4. Anything that makes me laugh (because I know I'll laugh about it for days. When I find something funny I find it endlessly funny, and people probably think I'm crazy because I'll literally walk down the street laughing about something someone said four days ago.)
5. Books from my childhood, particularly the Little House on the Prairie series.
6. Finding a great bargain (so great I can afford it) on something I have coveted for ages.
7. Being asked for advice or recommendations -- and in the last case, actually knowing off the top of my head what to suggest.
8. When things are tidy and organized (which is, like, never – note to self: put on new CDs and get cleaning)
9. Reading, especially a really fantastic sentence that so particularly nails a feeling that I have to reread it eleventeen times.
10. Non-work events that serve champagne.

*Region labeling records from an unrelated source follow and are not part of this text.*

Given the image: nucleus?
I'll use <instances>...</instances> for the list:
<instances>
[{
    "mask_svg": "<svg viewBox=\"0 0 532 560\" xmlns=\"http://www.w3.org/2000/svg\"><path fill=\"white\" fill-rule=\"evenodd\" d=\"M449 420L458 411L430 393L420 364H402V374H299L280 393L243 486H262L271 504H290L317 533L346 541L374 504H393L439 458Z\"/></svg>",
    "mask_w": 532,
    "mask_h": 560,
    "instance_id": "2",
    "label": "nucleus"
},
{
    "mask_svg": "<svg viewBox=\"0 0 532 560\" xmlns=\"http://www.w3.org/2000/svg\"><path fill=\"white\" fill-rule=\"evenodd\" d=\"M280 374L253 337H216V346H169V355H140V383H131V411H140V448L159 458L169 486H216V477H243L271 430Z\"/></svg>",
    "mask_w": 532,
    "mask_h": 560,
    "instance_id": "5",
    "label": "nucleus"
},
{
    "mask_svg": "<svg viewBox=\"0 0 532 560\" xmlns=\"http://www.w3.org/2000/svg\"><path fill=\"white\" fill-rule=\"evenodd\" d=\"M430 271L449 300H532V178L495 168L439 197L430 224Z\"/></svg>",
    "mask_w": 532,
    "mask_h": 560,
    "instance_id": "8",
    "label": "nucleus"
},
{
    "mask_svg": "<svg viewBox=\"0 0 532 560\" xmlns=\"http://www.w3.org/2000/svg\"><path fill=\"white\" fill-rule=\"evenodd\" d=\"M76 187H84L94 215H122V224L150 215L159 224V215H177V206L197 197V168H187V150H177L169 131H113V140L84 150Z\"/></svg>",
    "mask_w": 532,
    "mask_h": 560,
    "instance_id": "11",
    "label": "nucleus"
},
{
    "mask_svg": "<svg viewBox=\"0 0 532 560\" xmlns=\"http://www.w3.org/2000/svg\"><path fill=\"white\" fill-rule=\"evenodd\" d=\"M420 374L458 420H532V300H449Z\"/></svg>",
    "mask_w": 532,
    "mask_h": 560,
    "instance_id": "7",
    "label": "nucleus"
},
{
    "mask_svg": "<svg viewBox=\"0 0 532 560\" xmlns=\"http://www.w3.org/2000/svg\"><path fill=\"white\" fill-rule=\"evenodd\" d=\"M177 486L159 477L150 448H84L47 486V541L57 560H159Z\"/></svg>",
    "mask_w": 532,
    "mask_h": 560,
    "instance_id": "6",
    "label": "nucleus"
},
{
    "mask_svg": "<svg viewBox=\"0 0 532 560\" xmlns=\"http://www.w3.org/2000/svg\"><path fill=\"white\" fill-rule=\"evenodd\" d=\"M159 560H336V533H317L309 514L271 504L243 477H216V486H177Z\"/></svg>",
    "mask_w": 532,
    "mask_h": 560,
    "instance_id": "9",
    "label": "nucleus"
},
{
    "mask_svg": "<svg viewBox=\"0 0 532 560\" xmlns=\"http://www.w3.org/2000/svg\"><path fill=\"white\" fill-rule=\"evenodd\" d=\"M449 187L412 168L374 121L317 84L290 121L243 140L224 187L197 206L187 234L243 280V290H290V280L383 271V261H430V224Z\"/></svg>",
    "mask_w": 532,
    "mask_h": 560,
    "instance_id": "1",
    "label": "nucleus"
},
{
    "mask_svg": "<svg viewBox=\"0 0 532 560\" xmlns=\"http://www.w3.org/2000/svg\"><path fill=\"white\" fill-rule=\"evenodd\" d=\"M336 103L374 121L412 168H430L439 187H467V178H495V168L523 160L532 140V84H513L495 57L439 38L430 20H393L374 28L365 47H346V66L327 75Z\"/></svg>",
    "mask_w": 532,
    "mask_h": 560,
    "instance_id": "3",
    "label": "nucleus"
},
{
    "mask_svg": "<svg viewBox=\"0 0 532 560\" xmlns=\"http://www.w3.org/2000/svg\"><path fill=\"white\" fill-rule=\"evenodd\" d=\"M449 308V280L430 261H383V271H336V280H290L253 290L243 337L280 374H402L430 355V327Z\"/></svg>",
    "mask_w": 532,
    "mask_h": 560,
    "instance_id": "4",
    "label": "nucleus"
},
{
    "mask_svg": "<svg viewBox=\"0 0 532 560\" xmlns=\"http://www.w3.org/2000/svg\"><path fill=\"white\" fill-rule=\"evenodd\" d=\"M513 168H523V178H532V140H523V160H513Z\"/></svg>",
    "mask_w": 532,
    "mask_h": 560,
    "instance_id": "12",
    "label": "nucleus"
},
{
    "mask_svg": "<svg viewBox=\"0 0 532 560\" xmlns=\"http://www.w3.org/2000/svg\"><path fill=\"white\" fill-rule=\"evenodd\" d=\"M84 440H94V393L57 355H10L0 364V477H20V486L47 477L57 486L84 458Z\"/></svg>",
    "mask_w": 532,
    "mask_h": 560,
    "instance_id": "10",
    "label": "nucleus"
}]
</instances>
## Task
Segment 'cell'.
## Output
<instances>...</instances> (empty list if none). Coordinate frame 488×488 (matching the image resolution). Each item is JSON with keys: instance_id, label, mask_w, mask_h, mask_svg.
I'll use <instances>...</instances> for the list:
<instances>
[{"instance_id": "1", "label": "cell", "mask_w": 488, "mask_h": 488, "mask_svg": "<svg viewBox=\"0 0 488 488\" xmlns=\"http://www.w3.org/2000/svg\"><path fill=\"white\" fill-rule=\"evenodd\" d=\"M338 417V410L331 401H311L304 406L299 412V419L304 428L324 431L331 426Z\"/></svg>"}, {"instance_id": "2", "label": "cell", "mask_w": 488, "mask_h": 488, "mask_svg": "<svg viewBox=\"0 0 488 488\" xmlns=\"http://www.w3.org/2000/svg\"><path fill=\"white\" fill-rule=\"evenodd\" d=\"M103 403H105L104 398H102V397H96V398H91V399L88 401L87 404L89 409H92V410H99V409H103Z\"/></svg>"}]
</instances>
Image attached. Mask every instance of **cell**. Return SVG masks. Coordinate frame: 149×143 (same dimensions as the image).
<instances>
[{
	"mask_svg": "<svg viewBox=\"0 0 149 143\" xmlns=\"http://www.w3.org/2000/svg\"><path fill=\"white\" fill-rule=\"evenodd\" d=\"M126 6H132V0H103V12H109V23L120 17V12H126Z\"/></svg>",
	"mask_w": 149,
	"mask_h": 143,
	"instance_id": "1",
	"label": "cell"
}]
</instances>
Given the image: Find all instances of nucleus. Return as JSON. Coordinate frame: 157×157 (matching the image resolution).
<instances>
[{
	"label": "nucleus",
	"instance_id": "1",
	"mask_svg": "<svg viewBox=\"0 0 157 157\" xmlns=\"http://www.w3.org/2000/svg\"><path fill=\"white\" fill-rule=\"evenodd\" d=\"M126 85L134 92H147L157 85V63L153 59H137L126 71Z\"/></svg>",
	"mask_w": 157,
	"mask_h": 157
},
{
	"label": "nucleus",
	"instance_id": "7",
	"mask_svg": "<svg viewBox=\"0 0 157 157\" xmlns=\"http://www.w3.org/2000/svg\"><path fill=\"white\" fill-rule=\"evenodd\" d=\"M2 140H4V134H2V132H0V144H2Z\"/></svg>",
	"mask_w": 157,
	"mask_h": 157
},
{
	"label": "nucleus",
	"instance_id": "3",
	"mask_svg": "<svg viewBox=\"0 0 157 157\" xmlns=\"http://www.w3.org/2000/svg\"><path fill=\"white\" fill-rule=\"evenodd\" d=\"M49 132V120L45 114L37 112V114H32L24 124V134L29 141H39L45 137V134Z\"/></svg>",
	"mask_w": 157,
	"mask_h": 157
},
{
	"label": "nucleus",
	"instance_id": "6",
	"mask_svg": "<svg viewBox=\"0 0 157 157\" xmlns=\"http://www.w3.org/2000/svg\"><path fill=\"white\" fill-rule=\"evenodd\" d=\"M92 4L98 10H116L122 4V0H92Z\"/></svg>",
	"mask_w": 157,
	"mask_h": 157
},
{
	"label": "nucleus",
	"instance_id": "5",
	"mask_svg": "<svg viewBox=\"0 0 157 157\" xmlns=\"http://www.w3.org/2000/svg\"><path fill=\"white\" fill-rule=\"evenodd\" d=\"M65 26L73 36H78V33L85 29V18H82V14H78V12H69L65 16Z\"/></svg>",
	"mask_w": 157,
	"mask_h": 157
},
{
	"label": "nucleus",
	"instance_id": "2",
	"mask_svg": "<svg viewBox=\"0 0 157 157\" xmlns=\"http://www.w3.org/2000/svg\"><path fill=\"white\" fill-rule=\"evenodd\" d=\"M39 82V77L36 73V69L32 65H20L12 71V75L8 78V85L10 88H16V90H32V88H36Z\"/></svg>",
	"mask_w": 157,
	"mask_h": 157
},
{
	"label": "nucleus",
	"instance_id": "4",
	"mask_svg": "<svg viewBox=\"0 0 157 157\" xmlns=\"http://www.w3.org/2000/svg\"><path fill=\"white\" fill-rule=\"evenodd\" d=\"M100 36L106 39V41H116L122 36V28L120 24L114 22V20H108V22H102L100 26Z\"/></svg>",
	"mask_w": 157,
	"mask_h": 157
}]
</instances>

Lori and JessiferSeabs... tag, you're it!

1 comment:

  1. "What random things he'd saved...but had been thrown away because his family couldn't decode them" - I love this!!! Beautiful.

    Ooh - Little House on The Prairie. I still have all of those books, now falling apart. I've tried to get my 8-year old daughter interested in them. All she wants is Captain Underpants. Did you read Harriet the Spy or What Katy Did (and I'm such a geek - What Katy Did Next)? I read them so many times they've fallen apart.

    Nice to know you enjoy your own company!

    Drinking champagne with the adorable brother of an A-lister? See? Now, as an official single lady, you can do stuff like this, and NO ONE raises an eyebrow.

    Sorry this was so long. Just enjoyed your post!